L’Aula del Parlamento europeo ha approvato la proposta di riforma del settore farmaceutico, che fa discutere gli operatori. “La legislazione farmaceutica è stata sicuramente una giornata nera per i pazienti e per le imprese, perché la normativa così come votata dal Parlamento europeo penalizza l’innovazione”, critica Onofrio Mastandrea, vice presidente regionale e General Manager di Incyte Italia, preoccupato per un’Europa in affanno: “Oggi su dieci brevetti cinque sono statunitensi, tre arrivano dalla Cina e solo due sono europei“. Un dato che secondo Mastandrea mette in risalto l’inefficienza della risposta dell’Ue, visto che “l’esperienza del Covid ci ha insegnato molto bene quali sono le competenze e che la risposta deve essere data prioritariamente dai sistemi Paese”.
Il problema è che quando si parla di sistema Paese c’è un’Italia da ripensare. “In un Paese che non cresce, con 80-90 miliardi di euro di evasione fiscale all’anno, o si mettono in pratica politiche nuove o rimaniamo la Cenerentala d’Europa”, avverte Nino Cartabellotta, presidente di Fondazione Gimbe, che chiede alla politica di non toccare il sistema sanitario nazionale. “Nella sanità l’autonomia differenziata rischia di accrescere il divario tra regioni”, ed è per questo che “abbiamo chiesto di chiesto di eliminare la sanità dalla lista degli ambiti di maggiore autonomia [per le Regioni], perché altrimenti si darebbe il colpo di grazia a un sistema sanitario nazionale che è già in cattive acque”.

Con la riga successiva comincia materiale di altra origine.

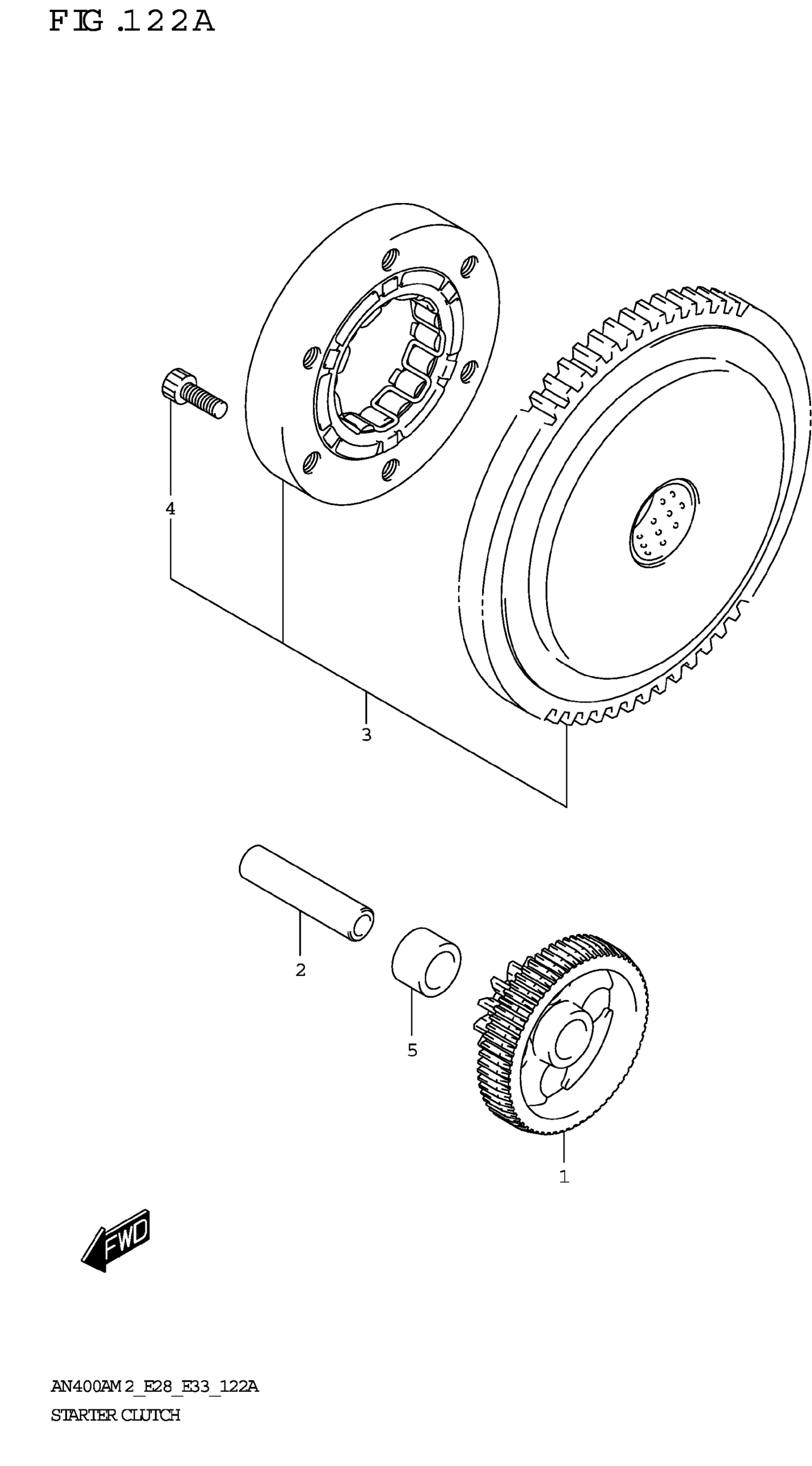 FIG.122A

4

3

2

5

1

FWD

AN400AM2_E28_E33_122A

STARTER CLUTCH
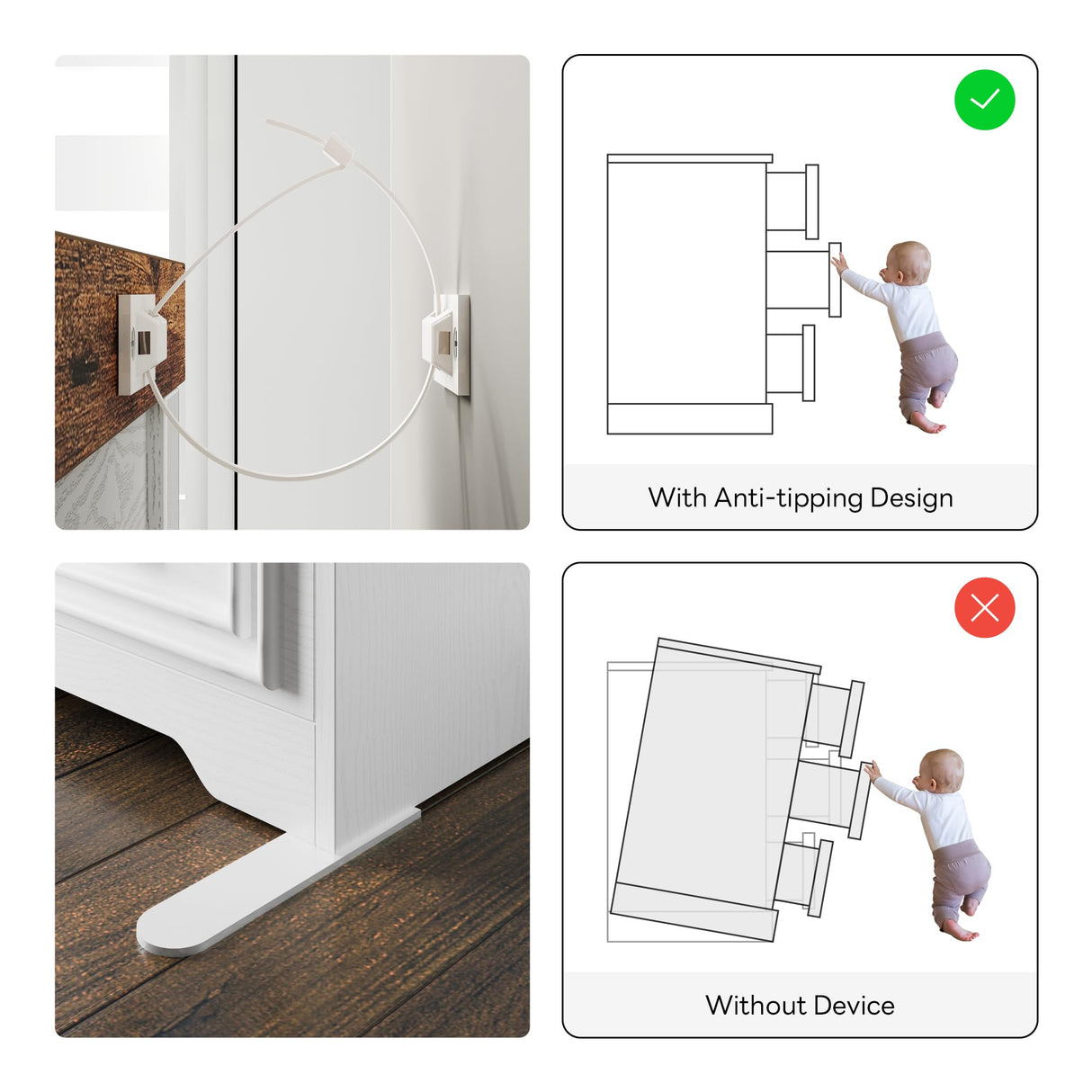 With Anti-tipping Design

Without Device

Lotta all’evasione per rilanciare la sanità pubblica di base sembra essere la ricetta giusta almeno per l’Italia. Così lascia intendere Stefano Collatina, presidente di Egualia. “Con il Covid abbiamo visto che non avevamo mascherine, no prodotti tecnologici”, sottolinea. In un Paese come quello italiano, con elevato livello di debito e poca ricerca, “se non sfruttiamo la concorrenza e la possibilità di usare i prodotti equivalenti buttiamo soldi”. Se il presidente di Egualia sposa la tesi Cartabellotta, si discosta dalla visione di Mastandrea. “Non è giusto dire che la normativa è la giornata nera per il paziente. La nuova normativa si focalizza più sul paziente che sull’industria, e i problemi dell’industria non si risolvono in questo modo”. Perché, spiega, serve un mercato che o non c’è o va rilanciato. Come Unione europea “dobbiamo difenderci dalla valanga di quattrini che Stati Uniti e Cina stanno immettendo nel settore, e difenderci dalla concorrenza” sempre più spietata.
Non solo. C’è un problema di autonomia. “Dal 2018 la carenza dei farmaci è aumentata”, denuncia Thomas Osborn, direttore area Salute di I-Com. C’è, per l’Unione europea, “l’esigenza di capire quali e quanti ingredienti medici soffrono di un tasso critico di importazione”. Allo stati attuale ci sono almeno 24 ingredienti, di cui 2 principi attivi, che hanno “più del 75 per cento di tasso di importazione”. Questo implica che “se qualcosa accade nei Paesi esportatori noi avremmo una situazione di grave difficoltà”. Questi dati sono “preoccupanti”, ammette, rilanciano la sperimentazione. “L’Europa ha comunque una struttura per rispondere, soprattutto in ricerca e sviluppo”. Un altro aspetto di una sanità su cui occorre lavorare di più.